[Collection entries]
[Begin]

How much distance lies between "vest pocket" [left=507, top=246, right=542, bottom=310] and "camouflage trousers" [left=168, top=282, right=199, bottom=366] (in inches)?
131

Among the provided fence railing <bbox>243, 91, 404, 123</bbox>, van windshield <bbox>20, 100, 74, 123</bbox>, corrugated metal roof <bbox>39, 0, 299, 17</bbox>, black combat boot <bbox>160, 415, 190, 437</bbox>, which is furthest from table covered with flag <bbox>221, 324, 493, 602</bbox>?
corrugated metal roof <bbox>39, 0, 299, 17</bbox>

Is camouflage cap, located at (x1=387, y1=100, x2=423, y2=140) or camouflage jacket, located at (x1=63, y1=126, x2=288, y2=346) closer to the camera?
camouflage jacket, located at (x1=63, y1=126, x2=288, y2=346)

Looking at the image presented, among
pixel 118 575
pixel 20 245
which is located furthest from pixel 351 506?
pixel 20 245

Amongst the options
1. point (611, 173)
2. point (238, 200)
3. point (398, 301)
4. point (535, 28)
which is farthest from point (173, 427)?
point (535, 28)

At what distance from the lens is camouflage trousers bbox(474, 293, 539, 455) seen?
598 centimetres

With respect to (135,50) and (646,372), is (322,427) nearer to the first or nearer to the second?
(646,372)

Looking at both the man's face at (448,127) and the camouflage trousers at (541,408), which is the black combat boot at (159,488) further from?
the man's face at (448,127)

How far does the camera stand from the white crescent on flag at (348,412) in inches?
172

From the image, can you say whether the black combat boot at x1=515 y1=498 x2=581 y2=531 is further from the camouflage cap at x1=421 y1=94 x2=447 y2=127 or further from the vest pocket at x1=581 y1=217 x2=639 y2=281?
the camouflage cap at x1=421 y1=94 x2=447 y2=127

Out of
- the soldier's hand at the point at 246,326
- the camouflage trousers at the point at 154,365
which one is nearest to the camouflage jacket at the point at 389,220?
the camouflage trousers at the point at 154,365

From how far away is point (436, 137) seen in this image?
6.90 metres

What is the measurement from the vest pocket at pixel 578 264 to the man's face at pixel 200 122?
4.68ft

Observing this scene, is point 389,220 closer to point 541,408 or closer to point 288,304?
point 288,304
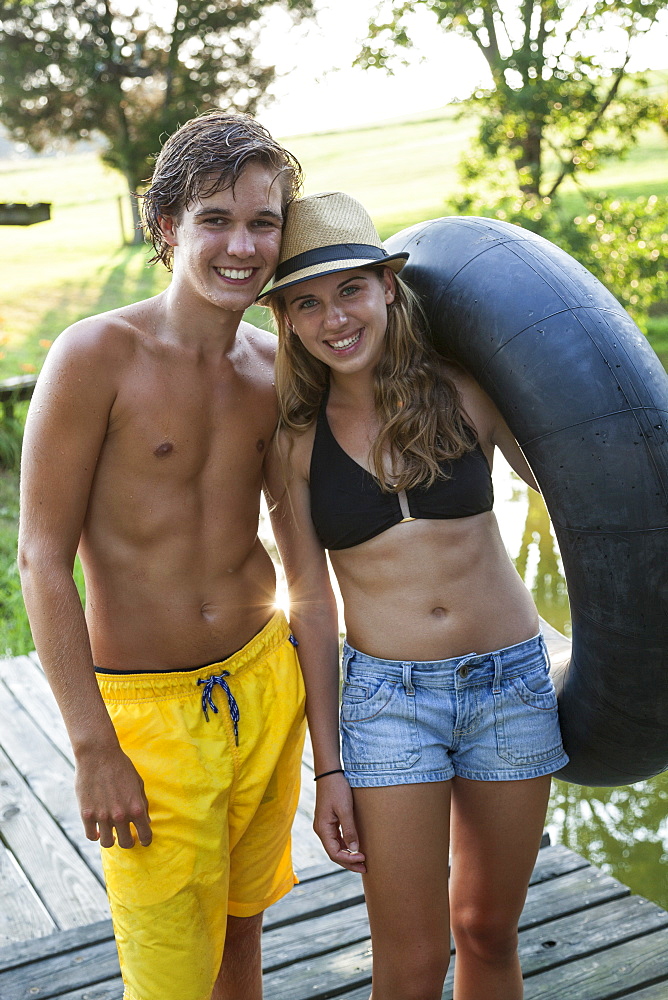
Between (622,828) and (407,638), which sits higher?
(407,638)

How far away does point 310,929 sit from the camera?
2.62 meters

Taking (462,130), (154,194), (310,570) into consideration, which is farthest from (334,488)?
(462,130)

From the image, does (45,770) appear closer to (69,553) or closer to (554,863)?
(554,863)

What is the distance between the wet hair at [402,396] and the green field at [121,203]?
602 cm

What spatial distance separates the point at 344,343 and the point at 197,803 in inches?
36.0

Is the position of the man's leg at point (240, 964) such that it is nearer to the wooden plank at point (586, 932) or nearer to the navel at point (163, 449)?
the wooden plank at point (586, 932)

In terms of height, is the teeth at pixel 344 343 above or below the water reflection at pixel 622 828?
above

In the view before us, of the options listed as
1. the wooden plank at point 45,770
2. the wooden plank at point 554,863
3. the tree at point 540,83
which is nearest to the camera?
the wooden plank at point 554,863

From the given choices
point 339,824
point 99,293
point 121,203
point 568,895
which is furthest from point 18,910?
point 121,203

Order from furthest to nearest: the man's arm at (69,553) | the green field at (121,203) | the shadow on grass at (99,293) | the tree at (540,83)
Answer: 1. the green field at (121,203)
2. the shadow on grass at (99,293)
3. the tree at (540,83)
4. the man's arm at (69,553)

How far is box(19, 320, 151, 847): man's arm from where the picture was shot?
1748mm

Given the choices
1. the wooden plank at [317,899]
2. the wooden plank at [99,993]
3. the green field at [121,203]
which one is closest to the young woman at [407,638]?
the wooden plank at [317,899]

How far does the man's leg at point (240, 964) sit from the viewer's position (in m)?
2.13

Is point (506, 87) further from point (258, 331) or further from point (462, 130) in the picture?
point (462, 130)
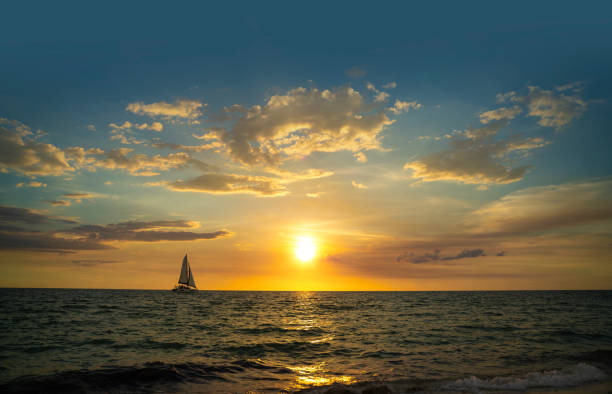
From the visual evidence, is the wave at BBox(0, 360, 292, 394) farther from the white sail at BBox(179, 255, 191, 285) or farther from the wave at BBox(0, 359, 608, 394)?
the white sail at BBox(179, 255, 191, 285)

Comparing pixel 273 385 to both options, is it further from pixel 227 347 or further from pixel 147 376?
pixel 227 347

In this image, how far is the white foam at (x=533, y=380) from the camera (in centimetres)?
1388

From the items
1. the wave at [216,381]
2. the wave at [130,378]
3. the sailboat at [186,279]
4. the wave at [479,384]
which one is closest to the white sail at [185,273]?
the sailboat at [186,279]

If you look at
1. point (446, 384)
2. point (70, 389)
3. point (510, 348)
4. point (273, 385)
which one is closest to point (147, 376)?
point (70, 389)

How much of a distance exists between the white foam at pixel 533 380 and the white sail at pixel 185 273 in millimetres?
152640

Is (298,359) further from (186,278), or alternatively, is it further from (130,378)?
(186,278)

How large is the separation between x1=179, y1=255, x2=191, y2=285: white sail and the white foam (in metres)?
153

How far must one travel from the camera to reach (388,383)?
14391 mm

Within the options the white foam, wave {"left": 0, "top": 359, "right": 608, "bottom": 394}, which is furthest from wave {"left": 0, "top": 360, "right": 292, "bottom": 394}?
the white foam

[End]

Transcribe all of the lines above without changing anything. Leave the pictures out of your answer.

How much distance lies between "vest pocket" [left=507, top=246, right=542, bottom=310] and "camouflage trousers" [left=168, top=282, right=199, bottom=366] (in inches)?
131

Among the provided fence railing <bbox>243, 91, 404, 123</bbox>, van windshield <bbox>20, 100, 74, 123</bbox>, corrugated metal roof <bbox>39, 0, 299, 17</bbox>, black combat boot <bbox>160, 415, 190, 437</bbox>, which is furthest from table covered with flag <bbox>221, 324, 493, 602</bbox>?
corrugated metal roof <bbox>39, 0, 299, 17</bbox>

Is camouflage cap, located at (x1=387, y1=100, x2=423, y2=140) or camouflage jacket, located at (x1=63, y1=126, x2=288, y2=346) closer to the camera?
camouflage jacket, located at (x1=63, y1=126, x2=288, y2=346)

Looking at the image presented, among
pixel 118 575
pixel 20 245
which is located furthest from pixel 351 506?
pixel 20 245

Amongst the options
1. point (611, 173)
2. point (238, 200)
3. point (398, 301)
4. point (535, 28)
which is farthest from point (173, 427)?
point (535, 28)

At what distance from the lens is camouflage trousers bbox(474, 293, 539, 455) seen?
598 centimetres

With respect to (135,50) and (646,372), is (322,427) nearer to the first or nearer to the second?
(646,372)

Looking at both the man's face at (448,127) and the camouflage trousers at (541,408), which is the black combat boot at (159,488) further from?
the man's face at (448,127)

How far does the camera stand from the white crescent on flag at (348,412) in inches?
172

From the image, can you say whether the black combat boot at x1=515 y1=498 x2=581 y2=531 is further from the camouflage cap at x1=421 y1=94 x2=447 y2=127 or further from the vest pocket at x1=581 y1=217 x2=639 y2=281?
the camouflage cap at x1=421 y1=94 x2=447 y2=127

Out of
- the soldier's hand at the point at 246,326
- the camouflage trousers at the point at 154,365
which one is nearest to the camouflage jacket at the point at 389,220?
the camouflage trousers at the point at 154,365

From how far away is point (436, 137) seen in this image?
6.90 metres

What is the measurement from the vest pocket at pixel 578 264 to the man's face at pixel 200 122?
4.68ft

Observing this scene, is point 389,220 closer to point 541,408 or closer to point 288,304?
point 288,304
Between (622,828) and (407,638), which sits higher?
(407,638)

How far away does point 310,929 sit from the camera?
2.62 meters

Taking (462,130), (154,194), (310,570) into consideration, which is farthest from (334,488)?
(462,130)

From the image, does (45,770) appear closer to (69,553) or closer to (554,863)?
(554,863)

What is the distance between the wet hair at [402,396] and the green field at [121,203]?
602 cm

What spatial distance separates the point at 344,343 and the point at 197,803 in inches?
36.0

Is the position of the man's leg at point (240, 964) such that it is nearer to the wooden plank at point (586, 932) or nearer to the navel at point (163, 449)?
the wooden plank at point (586, 932)

In terms of height, is the teeth at pixel 344 343 above or below the water reflection at pixel 622 828?
above

In the view before us, of the options listed as
1. the wooden plank at point 45,770
2. the wooden plank at point 554,863
3. the tree at point 540,83
which is nearest to the camera?
the wooden plank at point 554,863

From the given choices
point 339,824
point 99,293
point 121,203
point 568,895
which is furthest from point 18,910?
point 121,203

Order from furthest to nearest: the man's arm at (69,553) | the green field at (121,203) | the shadow on grass at (99,293) | the tree at (540,83)
Answer: 1. the green field at (121,203)
2. the shadow on grass at (99,293)
3. the tree at (540,83)
4. the man's arm at (69,553)

How far is box(19, 320, 151, 847): man's arm from where the picture was shot?
1748mm

Given the choices
1. the wooden plank at [317,899]
2. the wooden plank at [99,993]
3. the green field at [121,203]
which one is closest to the young woman at [407,638]?
the wooden plank at [317,899]

How far does the man's leg at point (240, 964) sit from the viewer's position (in m)?
2.13

Is point (506, 87) further from point (258, 331) or further from point (462, 130) in the picture?
point (462, 130)
From the visual evidence, is the wave at BBox(0, 360, 292, 394) farther from the white sail at BBox(179, 255, 191, 285) or farther from the wave at BBox(0, 359, 608, 394)?
the white sail at BBox(179, 255, 191, 285)

Comparing pixel 273 385 to both options, is it further from pixel 227 347 or further from pixel 147 376?
pixel 227 347

In this image, how far is the white foam at (x=533, y=380) from the camera (in centimetres)?
1388

From the items
1. the wave at [216,381]
2. the wave at [130,378]
3. the sailboat at [186,279]
4. the wave at [479,384]
which one is closest to the white sail at [185,273]?
the sailboat at [186,279]

If you look at
1. point (446, 384)
2. point (70, 389)
3. point (510, 348)
4. point (273, 385)
which one is closest to point (147, 376)?
point (70, 389)

How much of a distance exists between the white foam at pixel 533 380 and the white sail at pixel 185 273 in millimetres?
152640

Is (298,359) further from (186,278), or alternatively, is it further from (130,378)?
(186,278)

How large is the separation between x1=179, y1=255, x2=191, y2=285: white sail and the white foam (in metres)?
153

How far must one travel from the camera to reach (388,383)?
14391 mm

Within the options the white foam, wave {"left": 0, "top": 359, "right": 608, "bottom": 394}, which is furthest from wave {"left": 0, "top": 360, "right": 292, "bottom": 394}?
the white foam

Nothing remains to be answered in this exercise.